光太郎智恵子をモチーフとしたメインアトラクション「あどけない話のその向こう」の紹介。
もう1件、長野県の松本・安曇野・塩尻・木曽地域で発行されている『市民タイムス』さん、今日の一面コラム。
2018.8.18 みすず野
徳本峠を越えた。島々の林道入口に獣害よけの柵があったのを除けば、営業していた頃から時が止まったかのような岩魚留小屋のたたずまいも、力水から取り付く最後のささやぶのつづら折りも十数年前と少しも変わっていない◆峠まで16キロ。登りのつらさをウォルター・ウェストンは「奮闘の末に」勝ち得た快い昼寝と書き記し、芥川龍之介は小品「槍ヶ嶽紀行」で、案内人との距離が隔たり「とうとう私はたつた一人、山路を喘いで行く旅人になつた」と語る◆大正2(1913)年9月、上高地に滞在していた高村光太郎は徳本峠を越え、後に結婚する智恵子を岩魚留まで迎えに行った。その翌年に訪れた英文学者で登山家の田部重治は峠道から見る穂高連峰の姿を、山への観念を打破するほど「気高い」と随筆に書いて、読者をいざなった◆沢を渡り返す木橋の中には近年架け替えられたものもあった。
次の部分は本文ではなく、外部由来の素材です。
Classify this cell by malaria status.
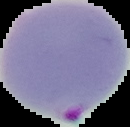
Parasitized.

{
  "image_size": "130×127 pixels",
  "image_type": "cell region segmented out of the field of view; surrounding area masked to black",
  "preparation": "thin blood film"
}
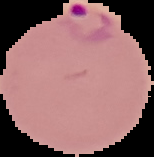 Malaria status: parasitized. Cell region segmented out of the field of view; the surrounding area is masked to black. Image is 154×157 pixels. From a thin blood film.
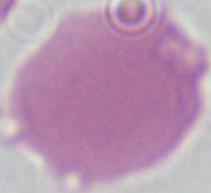

Summary:
  - Magnification: 1000x
  - Modality: micrograph
  - Identification: erythrocyte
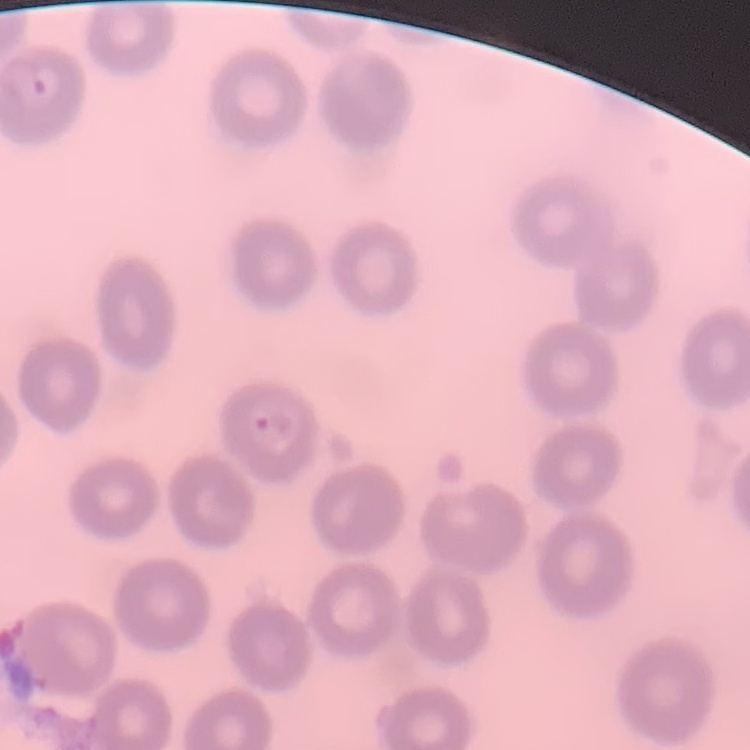

Summary:
  - Red blood cell morphology: no rouleaux formation
  - Image type: one tile cut from a larger photomicrograph
  - Stain: Field's or Giemsa
  - Preparation: thin blood smear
Locate every Plasmodium parasite.
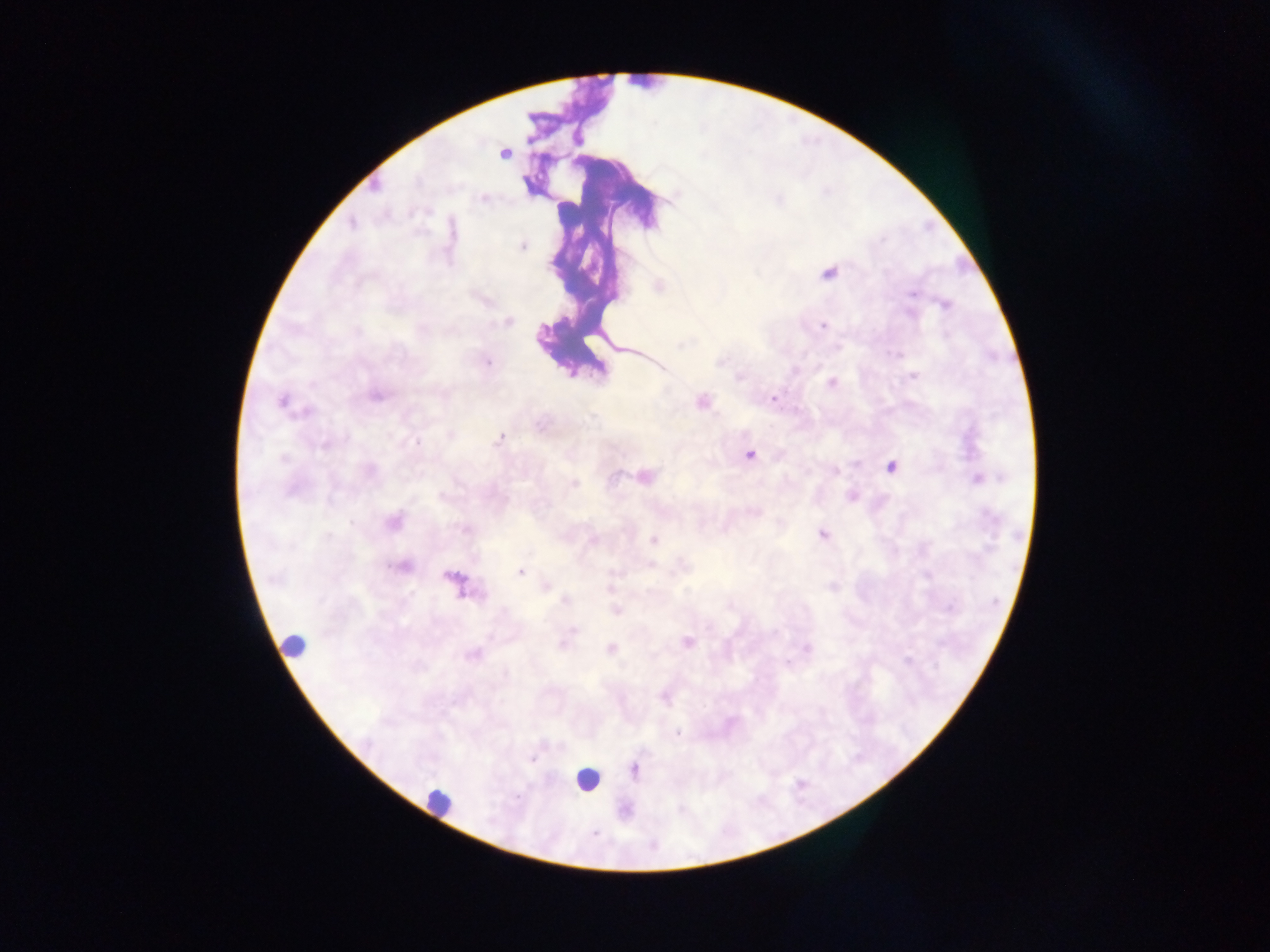
Approximate centers as [x, y] in pixels.
Plasmodium parasites: [504, 155], [375, 186], [483, 198], [779, 199], [351, 224], [882, 239], [522, 246], [551, 265], [829, 274], [911, 294], [945, 305], [909, 314], [507, 322], [823, 325], [358, 331], [682, 344], [836, 348], [897, 355], [721, 362], [488, 363], [795, 371], [913, 376], [739, 377], [831, 383], [376, 396], [773, 398], [282, 401], [701, 401], [308, 412], [592, 417], [450, 434], [500, 439], [417, 442], [324, 445], [749, 455], [283, 459], [891, 467], [370, 471], [834, 472], [614, 477], [646, 477], [978, 478], [574, 484], [852, 496], [393, 522], [464, 529], [823, 534], [327, 537], [592, 540], [653, 540], [650, 564], [402, 566], [520, 573], [926, 575], [452, 578], [831, 586], [545, 587], [610, 588], [566, 601], [950, 608], [616, 611], [575, 630], [686, 642], [562, 644], [807, 648], [611, 649], [473, 654], [907, 660], [677, 733], [533, 760], [634, 770].

Leukocyte locations: [568, 211], [286, 641], [586, 779], [440, 800]. Collected in Ghana. One field of view. Photographed through a microscope with a mobile-phone camera. Thick blood film. Image is 1270×952 pixels.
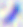

Captured at 400x magnification. Toxoplasma gondii is shown. Micrograph.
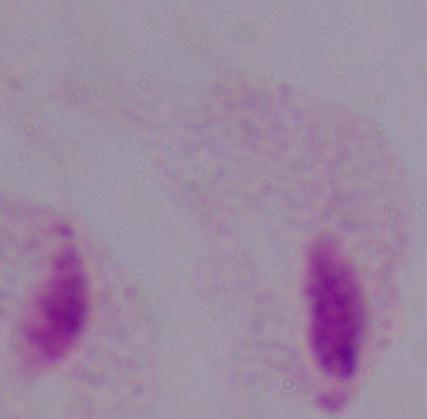
modality = photomicrograph
magnification = 1000x
identification = trichomonad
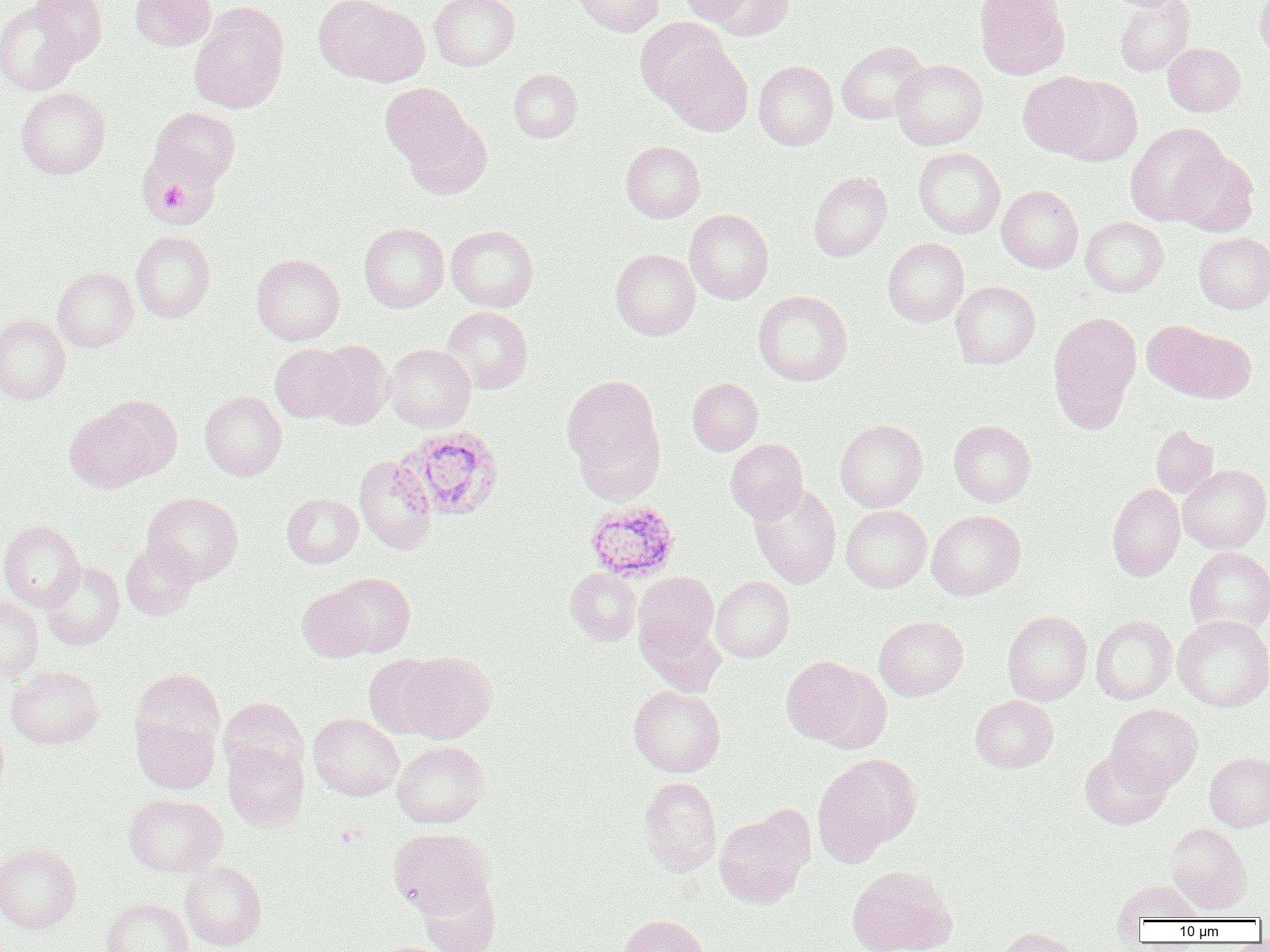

古道を守ろうと汗する人たちがいる。岳沢から急な登山道をたどって前穂高岳のてっぺんに立った69歳の女性が、小紙の投稿欄に感激をつづっていた。当方は涸沢から奥穂、つり尾根を経て、その重太郎新道を岳沢へ下った。光太郎智恵子にふれていただき、ありがたいかぎりです。
【折々のことば・光太郎】
ともかく私は今いはゆる刀刃上をゆく者の境地にゐて自分だけの詩を体当り的に書いてゐますが、その方式については全く暗中摸索といふ外ありません。いつになつたらはつきりした所謂詩学が持てるか、そしてそれを原則的の意味で人に語り得るか、正直のところ分りません。
散文「詩について語らず――編集子への手紙――」より
昭和25年(1950) 光太郎68歳
昭和25年(1950) 光太郎68歳
もはや晩年にさしかかった光太郎にして、この言です。「百尺竿頭に一歩を進む」の感があります。